--- Text excerpt Enclosed Below ---
Thursday, December 17, 2009

Global Warming and Prevention Thereof

The news story I've been forwarded the most this week is a little thing that they call climate-gate. Apparently, some of the global warming researchers have been fudging their research. Anti-warming-activists, who insist that warming is not happening and that if it is it is natural and not man-made, and been continuously crowing about this.
Back in 2003, there was a South Korean researcher claimed to have made a significant number of moves towards human cloning, humiliating his American counterparts who had unsuccessfully attempted the same sort of thing. Suddenly, the South Korean researcher was found to have been faking large amounts of his research. He had not done the things he said he did, and what evidence he did have was faked.
If I go by the logic I've been hearing, the fakery of this one piece of research proves that human cloning is therefore impossible and should be immediately abandoned. This is insane troll logic -- the conclusion is not supported by the premises. One or two scientists faking evidence means that one or two people is a fraudster or an idiot. It does not mean that the entire field, which has thousands of people working in it, is fraudulent.
Even the claims of fraud are based on hacked emails, essentially stolen evidence. Stolen evidence that seems to only be "leaked" only to newsrooms, newsrooms who have suspiciously refused to further leak the raw data in favor of summaries of their supposed contents.
If I seem suspicious of this, I remember that there has been a movement to discredit claims of global warming lurking since I was in junior high school. Back then, their argument revolved around "so if the globe is warming, why it still winter, huh, dumbass?" This movements funding has primarily been heavy industry groups and coal concerns, two groups that would strongly lose out were the public to develop any real concern about this issue. I find their motives, claims, and rhetoric all deeply suspicious. Their only claim that has credibility to me is their claim that action will cause economic damage, and I'll get to that soon.
In any case, here's the evidence I have. The global average temperature is increasing. This increase is very uneven. In fact, increasing the temperature in some places distorts the weather and decreases the temperature elsewhere.
Global temperatures are slowly rising...
--- End of Enclosed Text excerpt ---
--- Data extract Enclosed Below ---
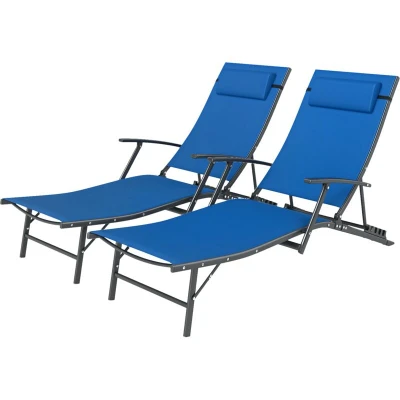 Image of Outsunny Set of 2 Folding Sun Loungers for Garden, 4 Positions Adjustable Outdoor Chaise Lounge Chairs with Armrests, Pillows, Steel Frame, Sunbed Recliners Patio, Beach and Poolside, Blue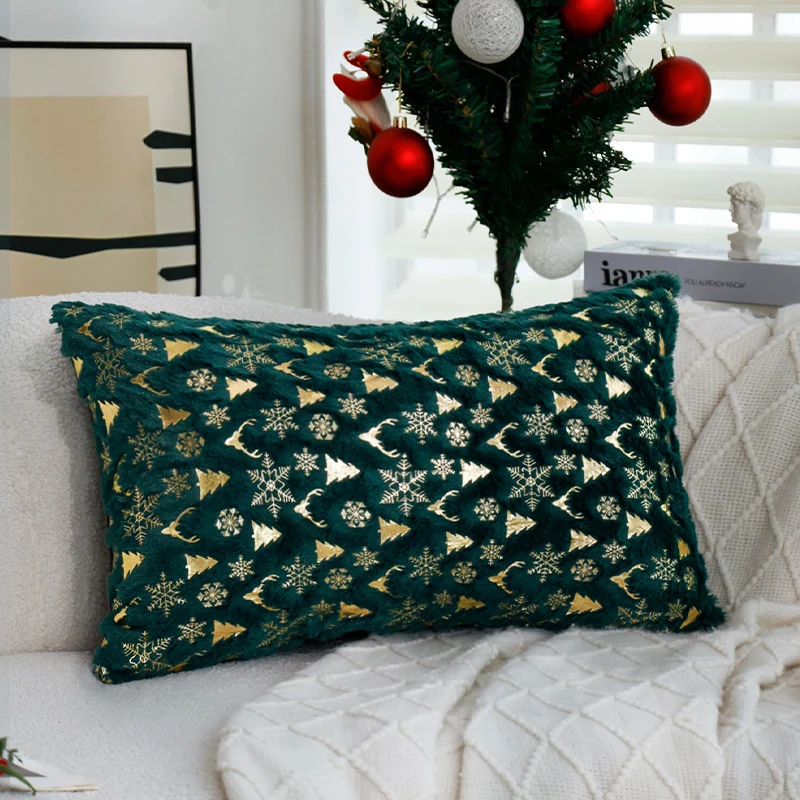 Square festive velvet cushion cover with golden Christmas applique Stornfield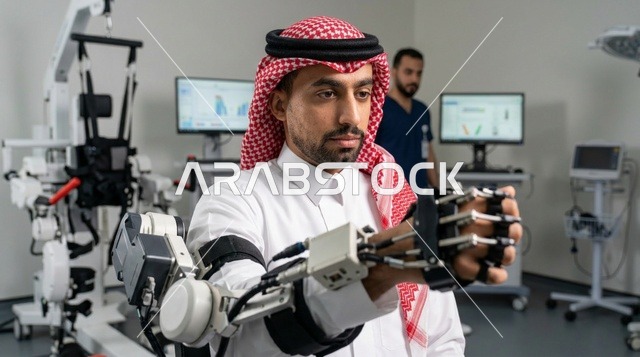 رجل سعودي يختبر ذراع آلية في عيادة تأهيل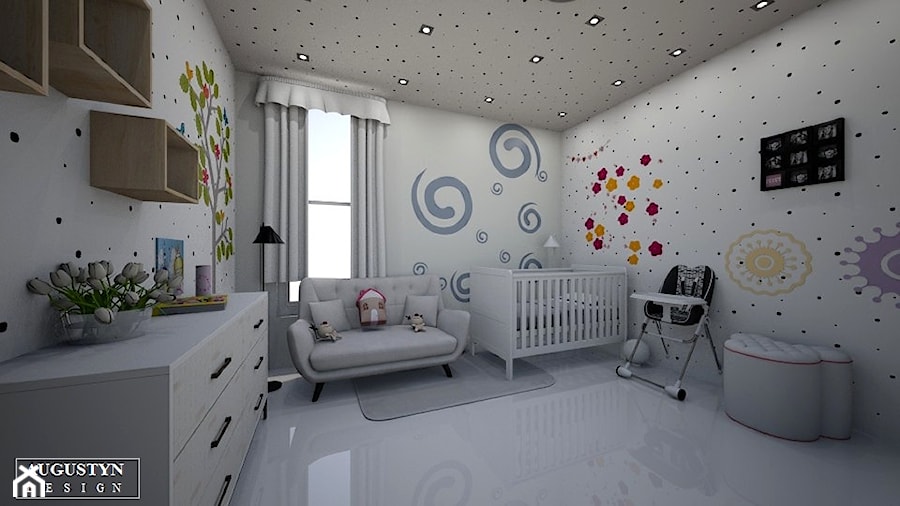 kids room - Średni biały pokój dziecka dla niemowlaka dla chłopca, styl tradycyjny - zdjęcie od augustyndesign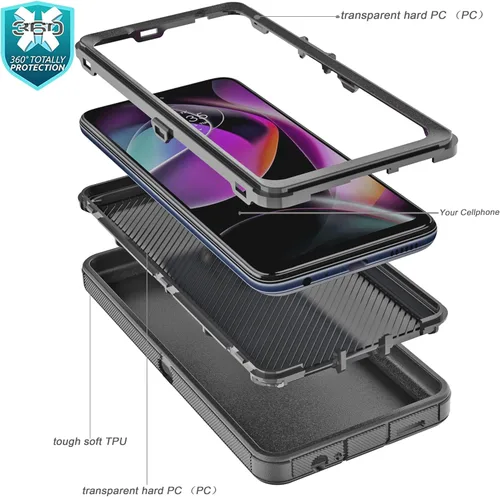 Miniatura 5 de YmhxcY Funda para Moto G 5G 2022 (sin protector de pantalla) con funda duradera de 3 capas a prueba de caídas, a prueba de golpes, funda de goma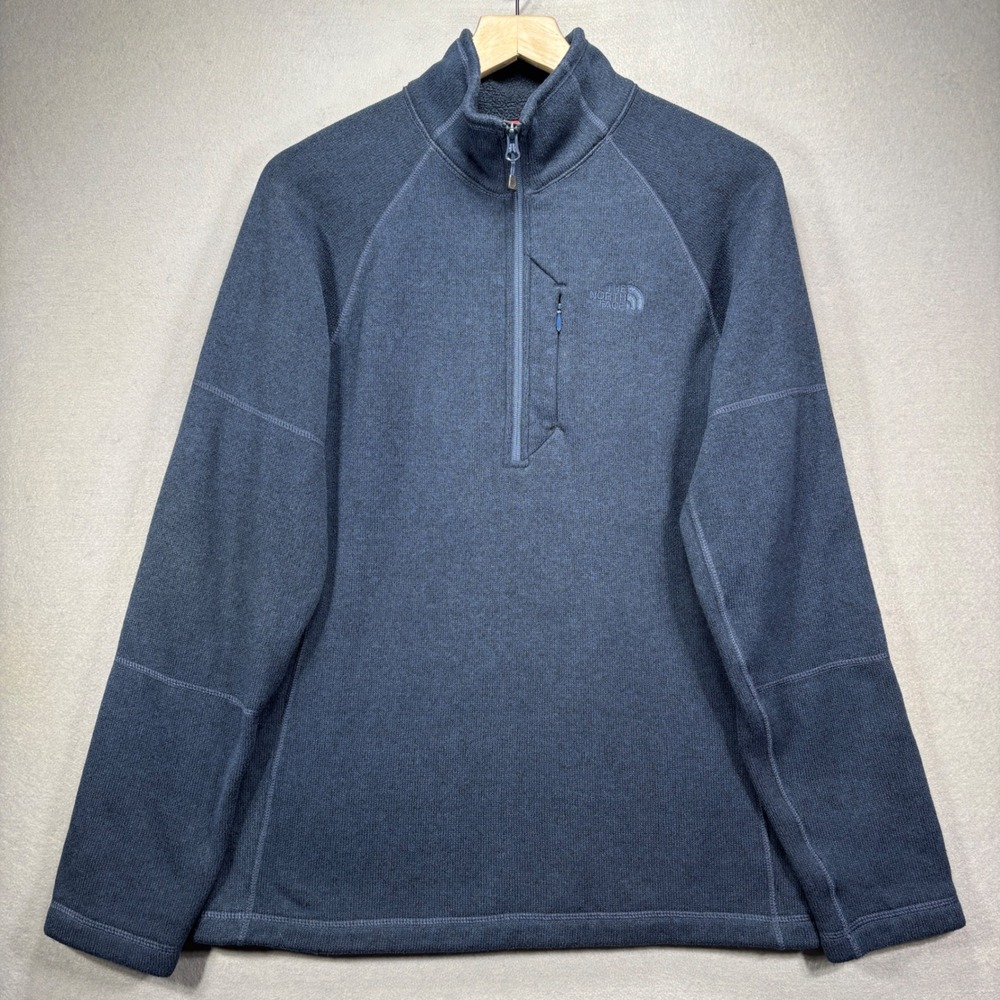 The North Face Fleece Pullover Mens Medium Gordon Lyons Quarter Zip Navy Blue
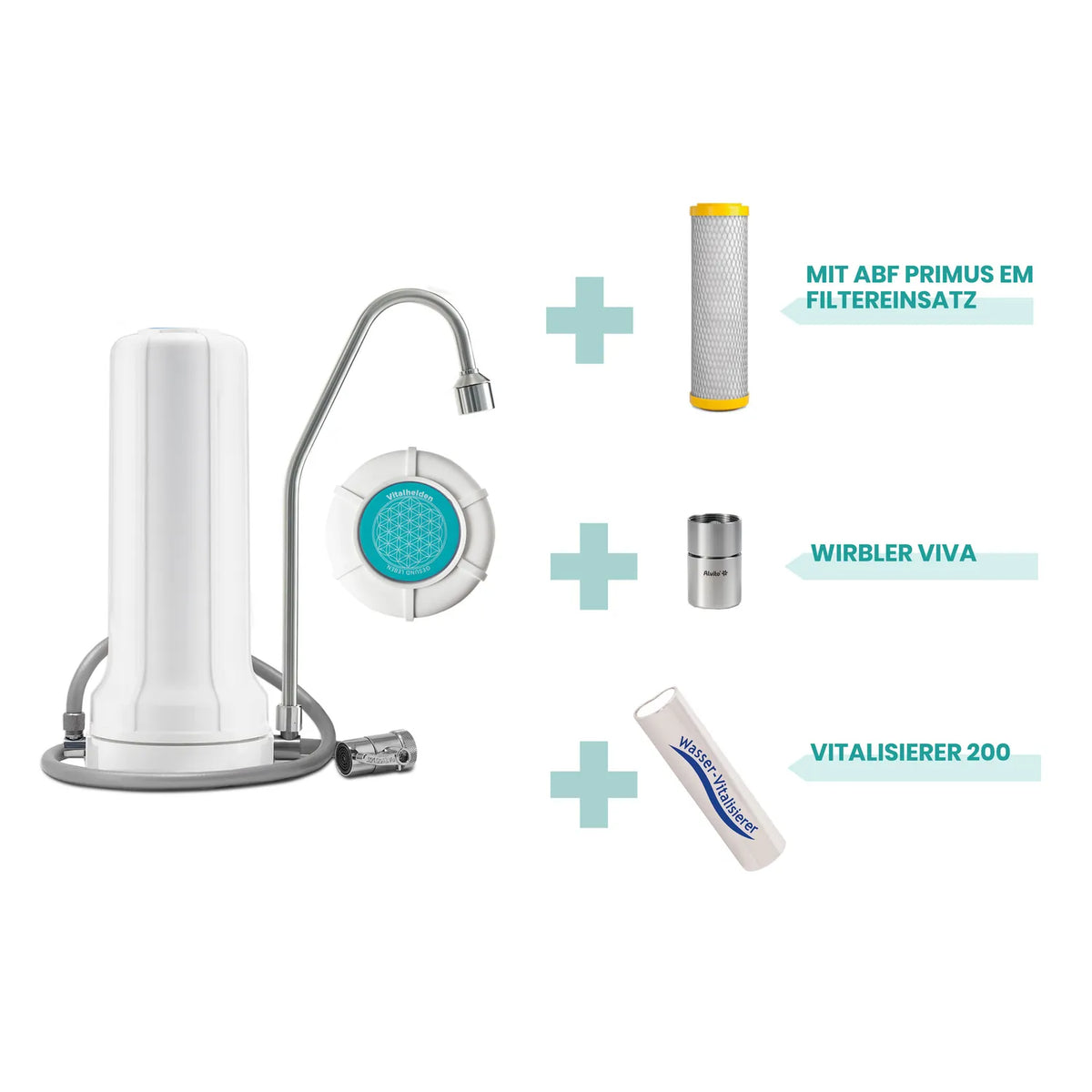 Vitalhelden Auftischfilter Set Vital – weißer Filter mit grauem Silikonschlauch und Vitalhelden-Disc, plus ABF Primus EM Filtereinsatz (gelbe Endkappen), Wirbler Viva Perlator und Wasser-Vitalisierer 200, auf weißem Hintergrund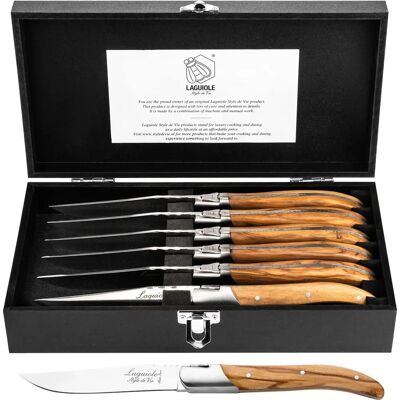 Laguiole Style de Vie Luxus Linie Steakmesser aus Olivenholz - 6 Stück Laguiole Style de Vie Luxus Linie Steakmesser aus Olivenholz - 6 Stück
--- End of Enclosed Data extract ---
▶ _Problems and tasks_:
• A. Using the blog post on global warming, decide whether each statement agrees with it: (i) the author finds credible the claim that action will cause economic damage; (ii) the hacked emails were leaked to the general public; (iii) the increase in global average temperature is uniform. For each, answer yes or no and quote the deciding words.
• B. Write the next part of the blog post on global warming, picking up after its final line.

▶ _Exercise answers_:
• A.
(i) Yes: "Their only claim that has credibility to me is their claim that action will cause economic damage"
(ii) No: "Stolen evidence that seems to only be "leaked" only to newsrooms"
(iii) No: "This increase is very uneven."

• B.
Now, any such discovery in science has implications. A change in 3 degrees doesn't sound like much, but it's already causing 6 feet of sea rise, and with it trouble for low-lying countries like the Netherlands, Tuvalu, and Bangladesh. Australian investigators suggest that reducing the CO2 level from its current 390 parts per million (ppm) to 350 ppm would do the trick. Let's figure out how to reduce 50ppm from the atmosphere, with the extra 10ppm for a safety margin. (Since cars and coal burning power plants will continue to operate while we do this.)
Asking Wolfram Alpha do do some math on this. It reports that the atmosphere weighs 2.57*10^21 kg, and therefore the mass of CO^2 that we want to cut is 2.57*10^11 kg. Quite a bit, for sure, but there are things we can do about it.
Besides not making more and allowing existing systems to absorb it, we can increase the absorption of systems. There are chemical processes that turn CO2 and salt into baking soda, which we can then stuff into an abandoned mine and forget about. This would take 1.19*10^12 m^3 of abandoned mine, which would be half the freaking Earth. Clearly, this method is a supplement. Freemanson Dyson, the inventor of the Dyson sphere, proposes that we plant trees. If a tree contains 327 kg of carbon, we will need to plant 785,932,722 trees. This would cover the entire north American continent. The ones planted in the desert regions like Arizona, Nevada, eastern California, and western Texas will require supplemental watering, but better still would be to plant them in non-American areas. Argentina, perhaps, or the grasslands in Eastern Europe.
Or, CO2 can be pumped underground, into enormous sealed pockets, in a practice called sequestering. This should ideally be in a non-inhabited area, because if the seal ever fails, it will suffocate all animals in the area to death, humans included.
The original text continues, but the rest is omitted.